カンポス長官、ジョハンズ米国農務長官と会談 

  3月31日アルゼンチン農牧水産食糧庁(SAGPyA)が発表したプレスリリースによれば、同日コロンビア
のカルタヘナにおいて、カンポスSAGPyA長官はジョハンズ米国農務長官と、遺伝子組み換え(GM)大豆
に係る特許料の支払いに関して会談を持った。

  最近アルゼンチン政府と農業団体は、モンサント社とラウンドアップ・レディ大豆(RR大豆)の特許料支払
いについて協議を重ねてきていたが、徴収方法が問題であるとか、提示された額が高い(現地報道では、1トン
当たり3.5〜4ドル)などの理由により反発し、交渉が進んでいなかった。アルゼンチンで栽培される大豆のうち
8〜9割がGM大豆で、その多くが自家増殖種子により栽培されているといわれている。

  これに対し業を煮やしたモンサント社は、特許料を支払わない大豆を積んでいる船を輸入港において差し押さ
えるとした文書を輸出業者に送付し、政府などとの間でさらにあつれきを生んでいた。

  このような中、カンポス長官はジョハンズ長官と会談を持ったところであるが、ジョハンズ長官は、特許料を
支払っていないアルゼンチン生産者と競争しなければならない米国の生産者のため、適切な特許料の支払いがな
いことを懸念するとともに、会社が持っている知的所有権を守るためにも、モンサント社の姿勢に賛成する意思
を表明した。

  これに対しカンポス長官は、どのような組み換え技術を導入した種子でも、特許料の支払いをコントロールす
るメカニズムを向上させるため種子法を改正しているところであり、モンサント社の件は一時的なものであるこ
とを説明するとともに、対EUのWTOパネルにおいて、アルゼンチンは米国と行動を共にし、GM製品は従来
のものと本質的に同じであると主張したことを考えれば、製品となった大豆に対し特許料を賦課するのは矛盾し
ているとして、会談を終了した。



メルコスル関係国と共同で対応策を模索

  また4月1日にはこの件について、カンポス長官の呼びかけにより南米南部農牧審議会(CAS)が同カルタ
ヘナにおいて開催され、種子購入時における特許料の支払いは認められるべきことを確認しつつも、その他特許
料に係るどのような支払いに対しても生産者のため防御していくことを、CASメンバーである各国の農相など
が表明したとSAGPyAは報じた。

  この問題に関しては4月12〜13日にブエノスアイレスで開催が予定されている、CASのバイオテクノロジー
関係の会議で最優先課題として対応策が検討されることとなったが、現地ではパラグアイと一部のブラジルの生
産者はモンサント社との間で、すでに製品に対する特許料支払いで合意していると報じられているため、今後の
展開が注目される。



◎パタゴニアの衛生監視体制、順調に機能していることを強調

  パタゴニア動植物防疫財団(FunBaPa)は3月28日、「防疫体制は目的を達成している」というプレス
リリースを出した。これは、5トンの牛肉をナイロン袋に入れ、衛生監視ラインを超えようとしたトウモロコシ
運搬トラックを摘発したことを報じたもので、この2日後にも744キログラムの骨付き牛肉が摘発されている。
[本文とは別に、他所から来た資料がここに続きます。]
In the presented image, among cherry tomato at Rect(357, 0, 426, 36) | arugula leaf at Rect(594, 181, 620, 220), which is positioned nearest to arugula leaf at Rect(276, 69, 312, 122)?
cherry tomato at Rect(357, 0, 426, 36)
  アルゼンチンの南緯42度以南のパタゴニア地域は、国際獣疫事務局(OIE)から口蹄疫ワクチン不接種清浄
地域として承認されており、ワクチン接種清浄地域となっている同以北からの牛肉などの搬入は禁止されている。
これを監視するのは、アルゼンチン家畜衛生事業団(旧SENASA)などが関与して1992年に設立されたFu
nBaPaであり、理事長はアルゼンチン農畜産品衛生事業団(SENASA)のアマジャ総裁が就任している。
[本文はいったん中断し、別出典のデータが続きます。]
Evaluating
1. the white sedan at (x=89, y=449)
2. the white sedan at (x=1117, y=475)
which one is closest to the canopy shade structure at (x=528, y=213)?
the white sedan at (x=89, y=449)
  実際の監視体制は、“パタゴニア検疫システム(SCP)”と呼ばれ、バランカス川〜コロラド川沿いの道路
に14カ所、ネグロ川沿いに4カ所、南緯42度線に3カ所の監視所が置かれているとともに、10の空港、1つの港
などでも監視体制が敷かれている。

  組織的には、SENASAのほか、南緯42度以南のチュブト州、サンタクルス州、ティエラデフエゴ州および
パタゴニア近郊となるブエノスアイレス州、ラパンパ州、メンドウサ州、リオネグロ州*、ネウケン州*の公的
機関や関係団体・企業の代表者が集まり活動方針を決定しており、また活動資金はそれら州の政府、生産者、企
業、市、SENASAなどが拠出するとともに、自動車の消毒料金などが収入となっている。

*:普通アルゼンチンでは広域的に見て、当該2州もパタゴニアに含まれる。